(1854 – 1914)
Charlotte “Lottie” Wilson was a nationally renowned artist and suffragist. She was the first African-American to graduate from the School of the Art Institute of Chicago. Lottie created busts of famous African-Americans such as Frederick Douglass and Phillis Wheatley. In 1892, she gifted a painting of Charles Sumner to Provident Hospital in Chicago and in 1894, a painting of Booker T. Washington to the Tuskegee Institute. In 1901, Lottie exhibited her works at the headquarters of the Women’s Educational and Industrial Union on Niagara Square in downtown Buffalo, New York.
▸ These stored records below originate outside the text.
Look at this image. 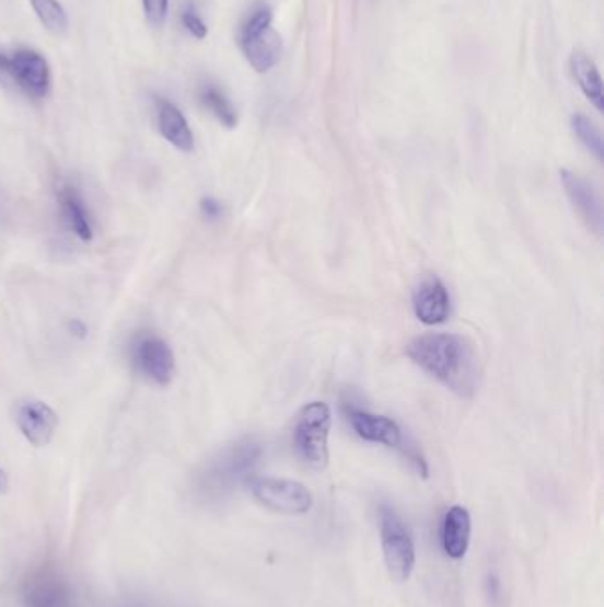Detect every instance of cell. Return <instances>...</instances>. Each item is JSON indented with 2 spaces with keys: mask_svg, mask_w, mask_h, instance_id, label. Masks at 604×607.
Returning <instances> with one entry per match:
<instances>
[{
  "mask_svg": "<svg viewBox=\"0 0 604 607\" xmlns=\"http://www.w3.org/2000/svg\"><path fill=\"white\" fill-rule=\"evenodd\" d=\"M415 317L426 325H438L451 317V294L440 277L423 279L414 294Z\"/></svg>",
  "mask_w": 604,
  "mask_h": 607,
  "instance_id": "13",
  "label": "cell"
},
{
  "mask_svg": "<svg viewBox=\"0 0 604 607\" xmlns=\"http://www.w3.org/2000/svg\"><path fill=\"white\" fill-rule=\"evenodd\" d=\"M569 68H571L572 77L577 80L586 99L594 103L597 111H603V80H601L600 70H597L595 62L586 56L585 51L577 50L572 51Z\"/></svg>",
  "mask_w": 604,
  "mask_h": 607,
  "instance_id": "17",
  "label": "cell"
},
{
  "mask_svg": "<svg viewBox=\"0 0 604 607\" xmlns=\"http://www.w3.org/2000/svg\"><path fill=\"white\" fill-rule=\"evenodd\" d=\"M247 483L254 500L277 514L303 515L312 508L311 491L300 481L260 477Z\"/></svg>",
  "mask_w": 604,
  "mask_h": 607,
  "instance_id": "7",
  "label": "cell"
},
{
  "mask_svg": "<svg viewBox=\"0 0 604 607\" xmlns=\"http://www.w3.org/2000/svg\"><path fill=\"white\" fill-rule=\"evenodd\" d=\"M117 607H148L146 604L139 603V600H128V603H123L121 606Z\"/></svg>",
  "mask_w": 604,
  "mask_h": 607,
  "instance_id": "28",
  "label": "cell"
},
{
  "mask_svg": "<svg viewBox=\"0 0 604 607\" xmlns=\"http://www.w3.org/2000/svg\"><path fill=\"white\" fill-rule=\"evenodd\" d=\"M10 88L19 89L33 102H42L51 91V70L47 57L20 48L10 57Z\"/></svg>",
  "mask_w": 604,
  "mask_h": 607,
  "instance_id": "9",
  "label": "cell"
},
{
  "mask_svg": "<svg viewBox=\"0 0 604 607\" xmlns=\"http://www.w3.org/2000/svg\"><path fill=\"white\" fill-rule=\"evenodd\" d=\"M56 202L59 217L68 231L82 242H91L94 239L93 216L80 188L73 183H59L56 188Z\"/></svg>",
  "mask_w": 604,
  "mask_h": 607,
  "instance_id": "11",
  "label": "cell"
},
{
  "mask_svg": "<svg viewBox=\"0 0 604 607\" xmlns=\"http://www.w3.org/2000/svg\"><path fill=\"white\" fill-rule=\"evenodd\" d=\"M182 25L196 39H205L208 36V25L202 22L191 5H186L182 11Z\"/></svg>",
  "mask_w": 604,
  "mask_h": 607,
  "instance_id": "21",
  "label": "cell"
},
{
  "mask_svg": "<svg viewBox=\"0 0 604 607\" xmlns=\"http://www.w3.org/2000/svg\"><path fill=\"white\" fill-rule=\"evenodd\" d=\"M28 2L33 5L34 13L42 22L43 27L50 31L51 34L61 36L68 31L70 19L59 0H28Z\"/></svg>",
  "mask_w": 604,
  "mask_h": 607,
  "instance_id": "19",
  "label": "cell"
},
{
  "mask_svg": "<svg viewBox=\"0 0 604 607\" xmlns=\"http://www.w3.org/2000/svg\"><path fill=\"white\" fill-rule=\"evenodd\" d=\"M0 85L10 88V57L0 54Z\"/></svg>",
  "mask_w": 604,
  "mask_h": 607,
  "instance_id": "25",
  "label": "cell"
},
{
  "mask_svg": "<svg viewBox=\"0 0 604 607\" xmlns=\"http://www.w3.org/2000/svg\"><path fill=\"white\" fill-rule=\"evenodd\" d=\"M472 538V517L465 506H451L442 523V546L452 560L465 558Z\"/></svg>",
  "mask_w": 604,
  "mask_h": 607,
  "instance_id": "16",
  "label": "cell"
},
{
  "mask_svg": "<svg viewBox=\"0 0 604 607\" xmlns=\"http://www.w3.org/2000/svg\"><path fill=\"white\" fill-rule=\"evenodd\" d=\"M380 537L383 560L392 580L408 581L417 563L415 542L408 526L391 505L380 506Z\"/></svg>",
  "mask_w": 604,
  "mask_h": 607,
  "instance_id": "4",
  "label": "cell"
},
{
  "mask_svg": "<svg viewBox=\"0 0 604 607\" xmlns=\"http://www.w3.org/2000/svg\"><path fill=\"white\" fill-rule=\"evenodd\" d=\"M14 423L28 444L43 448L54 439L59 416L48 403L36 398H27L14 406Z\"/></svg>",
  "mask_w": 604,
  "mask_h": 607,
  "instance_id": "10",
  "label": "cell"
},
{
  "mask_svg": "<svg viewBox=\"0 0 604 607\" xmlns=\"http://www.w3.org/2000/svg\"><path fill=\"white\" fill-rule=\"evenodd\" d=\"M156 113H159V130L163 139L167 140L169 145H173L176 150L190 153L196 148V139L190 125L186 122L182 111L176 103L156 96Z\"/></svg>",
  "mask_w": 604,
  "mask_h": 607,
  "instance_id": "15",
  "label": "cell"
},
{
  "mask_svg": "<svg viewBox=\"0 0 604 607\" xmlns=\"http://www.w3.org/2000/svg\"><path fill=\"white\" fill-rule=\"evenodd\" d=\"M20 600L24 607H74L70 581L50 565L37 566L25 577Z\"/></svg>",
  "mask_w": 604,
  "mask_h": 607,
  "instance_id": "8",
  "label": "cell"
},
{
  "mask_svg": "<svg viewBox=\"0 0 604 607\" xmlns=\"http://www.w3.org/2000/svg\"><path fill=\"white\" fill-rule=\"evenodd\" d=\"M348 421L355 434L368 443L383 444L386 448L400 449V451L408 443L399 425L391 417L378 416L362 409H349Z\"/></svg>",
  "mask_w": 604,
  "mask_h": 607,
  "instance_id": "12",
  "label": "cell"
},
{
  "mask_svg": "<svg viewBox=\"0 0 604 607\" xmlns=\"http://www.w3.org/2000/svg\"><path fill=\"white\" fill-rule=\"evenodd\" d=\"M10 492V474L5 472V469L0 468V495L8 494Z\"/></svg>",
  "mask_w": 604,
  "mask_h": 607,
  "instance_id": "26",
  "label": "cell"
},
{
  "mask_svg": "<svg viewBox=\"0 0 604 607\" xmlns=\"http://www.w3.org/2000/svg\"><path fill=\"white\" fill-rule=\"evenodd\" d=\"M265 449L254 437H243L211 455L191 478V492L200 503H220L252 478Z\"/></svg>",
  "mask_w": 604,
  "mask_h": 607,
  "instance_id": "2",
  "label": "cell"
},
{
  "mask_svg": "<svg viewBox=\"0 0 604 607\" xmlns=\"http://www.w3.org/2000/svg\"><path fill=\"white\" fill-rule=\"evenodd\" d=\"M240 47L252 68L259 73L270 71L279 62L282 39L271 27V11L268 5H259L252 11L240 31Z\"/></svg>",
  "mask_w": 604,
  "mask_h": 607,
  "instance_id": "5",
  "label": "cell"
},
{
  "mask_svg": "<svg viewBox=\"0 0 604 607\" xmlns=\"http://www.w3.org/2000/svg\"><path fill=\"white\" fill-rule=\"evenodd\" d=\"M199 208L200 214H202L206 220H220L223 214H225L222 203L219 199H214V197H202Z\"/></svg>",
  "mask_w": 604,
  "mask_h": 607,
  "instance_id": "23",
  "label": "cell"
},
{
  "mask_svg": "<svg viewBox=\"0 0 604 607\" xmlns=\"http://www.w3.org/2000/svg\"><path fill=\"white\" fill-rule=\"evenodd\" d=\"M71 331L77 334V336L84 337L85 332H88V329H85L84 323L80 322V320H74V322L70 323Z\"/></svg>",
  "mask_w": 604,
  "mask_h": 607,
  "instance_id": "27",
  "label": "cell"
},
{
  "mask_svg": "<svg viewBox=\"0 0 604 607\" xmlns=\"http://www.w3.org/2000/svg\"><path fill=\"white\" fill-rule=\"evenodd\" d=\"M415 365L461 398L474 397L480 383L479 354L468 337L451 332H431L406 346Z\"/></svg>",
  "mask_w": 604,
  "mask_h": 607,
  "instance_id": "1",
  "label": "cell"
},
{
  "mask_svg": "<svg viewBox=\"0 0 604 607\" xmlns=\"http://www.w3.org/2000/svg\"><path fill=\"white\" fill-rule=\"evenodd\" d=\"M199 102L206 111H210L225 128H234L237 125V113L231 100L223 94L222 89L213 84L200 85Z\"/></svg>",
  "mask_w": 604,
  "mask_h": 607,
  "instance_id": "18",
  "label": "cell"
},
{
  "mask_svg": "<svg viewBox=\"0 0 604 607\" xmlns=\"http://www.w3.org/2000/svg\"><path fill=\"white\" fill-rule=\"evenodd\" d=\"M131 366L149 382L169 386L176 371V355L162 336L154 332H140L130 343Z\"/></svg>",
  "mask_w": 604,
  "mask_h": 607,
  "instance_id": "6",
  "label": "cell"
},
{
  "mask_svg": "<svg viewBox=\"0 0 604 607\" xmlns=\"http://www.w3.org/2000/svg\"><path fill=\"white\" fill-rule=\"evenodd\" d=\"M11 220V202L8 192L0 187V231H4L5 226Z\"/></svg>",
  "mask_w": 604,
  "mask_h": 607,
  "instance_id": "24",
  "label": "cell"
},
{
  "mask_svg": "<svg viewBox=\"0 0 604 607\" xmlns=\"http://www.w3.org/2000/svg\"><path fill=\"white\" fill-rule=\"evenodd\" d=\"M572 131L577 134L578 139L585 145L586 150L595 154V159L603 160L604 146L603 136L600 128L583 114H574L571 117Z\"/></svg>",
  "mask_w": 604,
  "mask_h": 607,
  "instance_id": "20",
  "label": "cell"
},
{
  "mask_svg": "<svg viewBox=\"0 0 604 607\" xmlns=\"http://www.w3.org/2000/svg\"><path fill=\"white\" fill-rule=\"evenodd\" d=\"M332 428L330 406L311 402L303 406L294 423V451L305 466L325 469L328 466V435Z\"/></svg>",
  "mask_w": 604,
  "mask_h": 607,
  "instance_id": "3",
  "label": "cell"
},
{
  "mask_svg": "<svg viewBox=\"0 0 604 607\" xmlns=\"http://www.w3.org/2000/svg\"><path fill=\"white\" fill-rule=\"evenodd\" d=\"M560 177H562V185L566 188L569 202L574 206L578 216L585 220L586 226L594 233L600 234L603 231V206H601L597 192L594 191L591 183L578 176L577 173H572L569 169H562Z\"/></svg>",
  "mask_w": 604,
  "mask_h": 607,
  "instance_id": "14",
  "label": "cell"
},
{
  "mask_svg": "<svg viewBox=\"0 0 604 607\" xmlns=\"http://www.w3.org/2000/svg\"><path fill=\"white\" fill-rule=\"evenodd\" d=\"M144 5L146 20L149 25L153 27H160L165 24L169 13V0H142Z\"/></svg>",
  "mask_w": 604,
  "mask_h": 607,
  "instance_id": "22",
  "label": "cell"
}]
</instances>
A dedicated advocate of women’s rights, Lottie gave talks about women’s progress at churches and art studios throughout the late 1800s. She spoke at the first annual convention of the League of Colored Women in Washington D.C. (1896) and the Michigan Equal Suffrage Association convention (1898). In 1899, Lottie served as the Bay City representative at the National Women’s Suffrage Association Convention in Dunkirk, New York. In 1897, she helped establish the Phillis Wheatley Home in Detroit, a chapter of the national African-American women’s club that provided lodging, educational and recreational programs, and a forum for discussing political issues.
After divorcing her husband, Lottie moved her art studio to Washington D.C. and in 1902 painted President Lincoln with a Former Slave, depicting her interpretation of the iconic 1864 meeting of President Lincoln and Sojourner Truth; an earlier painting depicting a similar scene by Franklin C. Courter was destroyed in a fire that same year. President Theodore Roosevelt displayed Wilson’s work in The White House, making Lottie the first African-American to have her work exhibited there.